Having thus described the presently preferred embodiments in detail, it is to be appreciated and will be apparent to those skilled in the art that many physical changes, only a few of which are exemplified in the detailed description of the invention, could be made without altering the inventive concepts and principles embodied therein. It is also to be appreciated that numerous embodiments incorporating only part of the preferred embodiment are possible which do not alter, with respect to those parts, the inventive concepts and principles embodied therein. The present embodiments and optional configurations are therefore to be considered in all respects as exemplary and/or illustrative and not restrictive, the scope of the invention being indicated by the appended claims rather than by the foregoing description, and all alternate embodiments and changes to this embodiment which come within the meaning and range of equivalency of said claims are therefore to be embraced therein.

Claims

1. A system for autonomous driving of a vehicle having a steering system and a braking system, the system comprising:

a sensor capable of gathering data relating to a driving environment;

a control system programmed to control the steering system and the braking system to drive the vehicle without unrequested user intervention, in response to data gathered by the sensor;

a user output device capable of presenting human readable text or speech to a user when an aspect of the driving environment detected by the sensor renders the control system unable to determine a next driving action; and

a user input device coupled to the control system, the user input device capable of receiving user input to instruct the control system to take a user-preferred driving action, wheren the control system is capable of instructing the steering system and the braking system to execute the user-preferred driving action.

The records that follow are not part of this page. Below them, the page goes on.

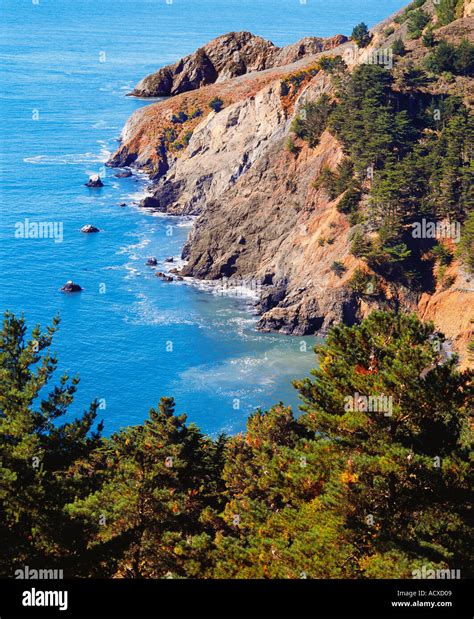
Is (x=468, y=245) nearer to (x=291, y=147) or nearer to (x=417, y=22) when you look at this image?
(x=291, y=147)

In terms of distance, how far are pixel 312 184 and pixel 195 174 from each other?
37.4 metres

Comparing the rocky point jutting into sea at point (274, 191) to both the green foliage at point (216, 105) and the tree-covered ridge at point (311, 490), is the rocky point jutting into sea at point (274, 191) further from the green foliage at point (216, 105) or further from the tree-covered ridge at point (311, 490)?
the tree-covered ridge at point (311, 490)

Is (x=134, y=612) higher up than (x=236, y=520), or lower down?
higher up

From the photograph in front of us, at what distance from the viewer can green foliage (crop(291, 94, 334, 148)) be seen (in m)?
110

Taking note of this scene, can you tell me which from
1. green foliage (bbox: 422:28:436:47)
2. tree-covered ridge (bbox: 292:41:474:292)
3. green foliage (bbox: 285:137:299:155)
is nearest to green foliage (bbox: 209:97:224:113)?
green foliage (bbox: 285:137:299:155)

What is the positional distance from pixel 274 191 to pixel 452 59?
27.7 meters

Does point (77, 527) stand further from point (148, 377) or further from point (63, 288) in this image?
point (63, 288)

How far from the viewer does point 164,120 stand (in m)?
165

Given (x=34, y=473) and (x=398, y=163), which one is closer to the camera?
(x=34, y=473)

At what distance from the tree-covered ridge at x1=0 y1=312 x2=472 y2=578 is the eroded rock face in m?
145

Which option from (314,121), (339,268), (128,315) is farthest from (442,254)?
(128,315)

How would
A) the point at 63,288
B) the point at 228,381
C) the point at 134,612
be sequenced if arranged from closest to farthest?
1. the point at 134,612
2. the point at 228,381
3. the point at 63,288

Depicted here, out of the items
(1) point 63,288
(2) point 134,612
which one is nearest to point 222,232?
(1) point 63,288

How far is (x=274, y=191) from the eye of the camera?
374 ft
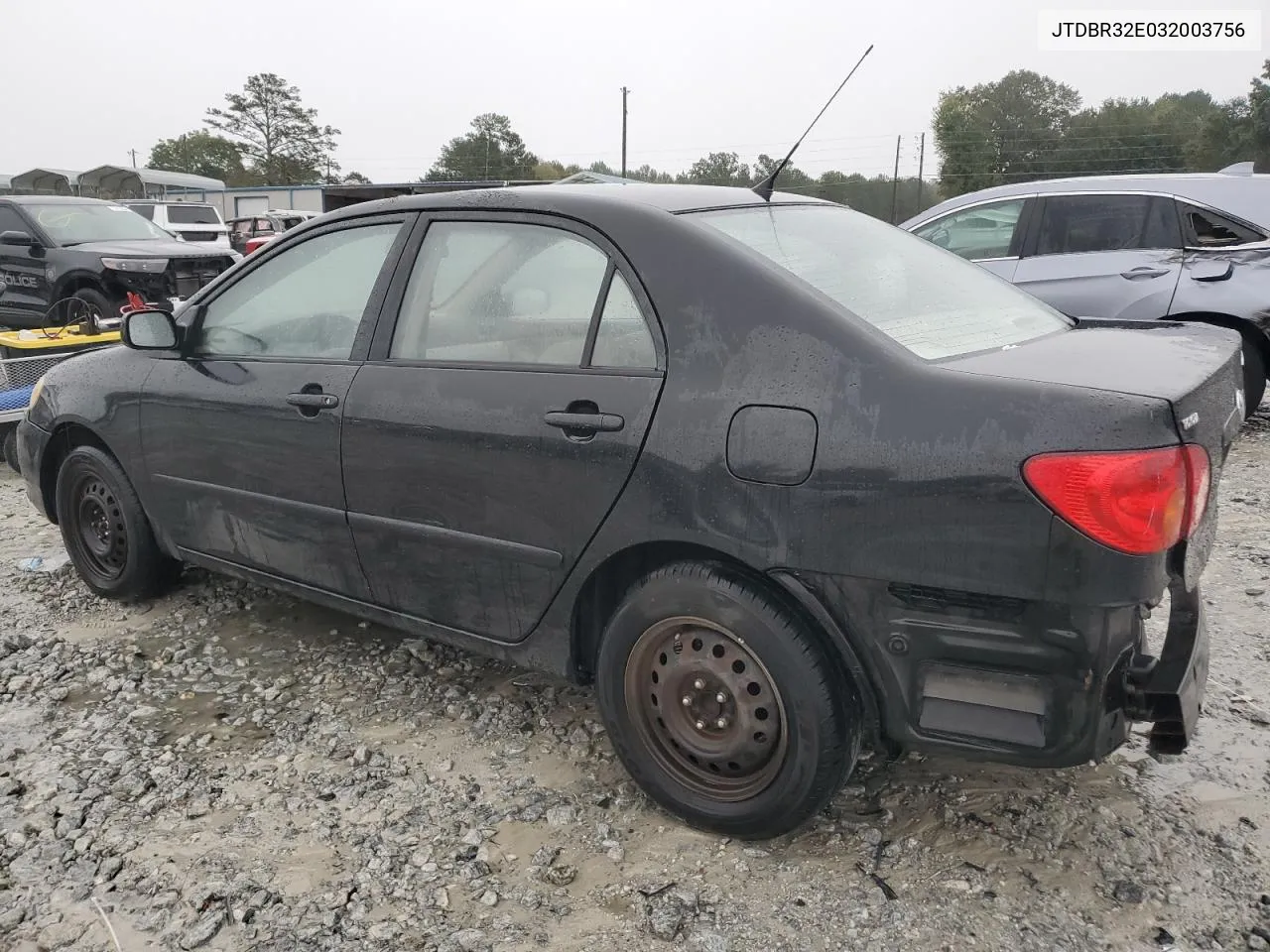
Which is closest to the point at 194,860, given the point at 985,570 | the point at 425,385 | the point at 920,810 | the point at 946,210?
the point at 425,385

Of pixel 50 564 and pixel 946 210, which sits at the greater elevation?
pixel 946 210

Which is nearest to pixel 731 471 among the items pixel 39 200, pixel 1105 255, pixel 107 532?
pixel 107 532

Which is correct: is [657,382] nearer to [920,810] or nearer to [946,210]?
[920,810]

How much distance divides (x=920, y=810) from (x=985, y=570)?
3.09 ft

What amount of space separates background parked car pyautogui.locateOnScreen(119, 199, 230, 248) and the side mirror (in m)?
17.0

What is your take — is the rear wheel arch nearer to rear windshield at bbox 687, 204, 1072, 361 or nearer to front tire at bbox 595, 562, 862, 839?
front tire at bbox 595, 562, 862, 839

2. The system of claim 1, wherein the sensor comprises a camera.

3. The system of 1, wherein the sensor comprises a biometric sensor capable of obtaining biometric data from the user.

4. The system of claim 3, wherein the driving environment comprises biometric data indicating that the user perceives an emergency.

5. The system of claim 3, wherein the biometric data relates to heart rate.

6. The system of claim 3, wherein the biometric data relates to brain activity.

7. The system of claim 1, wherein the user output device is a speaker.

8. The system of claim 1, wherein the user output device is a screen.

9. The system of claim 1, wherein a touch screen is both the user input device and the user output device, and wherein the user input is a response to a multiple choice question displayed on the touch screen.

10. A method of autonomous driving of a vehicle having a steering system and a braking system, the method comprising:

gathering data relating to a driving environment via a sensor;

controling the steering system and the braking system, via a control system, to drive the vehicle without unrequested user intervention, in response to data gathered by the sensor;

presenting human readable text or speech to a user when an aspect of the driving environment detected by the sensor renders the control system unable to determine a next driving action; and

receiving user input to instruct the control system to take a user-preferred driving action,

instructing the steering system and the braking system to execute the user-preferred driving action.

11. The method of claim 10, wherein the sensor comprises a camera.

12. The method of 10, further comprising obtaining biometric data from the user.

13. The method of claim 12, wherein the driving environment comprises biometric data indicating that the user perceives an emergency.

14. The method of claim 12, wherein the biometric data relates to heart rate.

15. The method of claim 12, wherein the biometric data relates to brain activity.

16. The method of claim 10, wherein the user output is presented via a screen.

17. The method of claim 10, wherein human readable text is a multiple choice question displayed on a touch screen, and wherein the user input is a response to the multiple choice question input via the touch screen.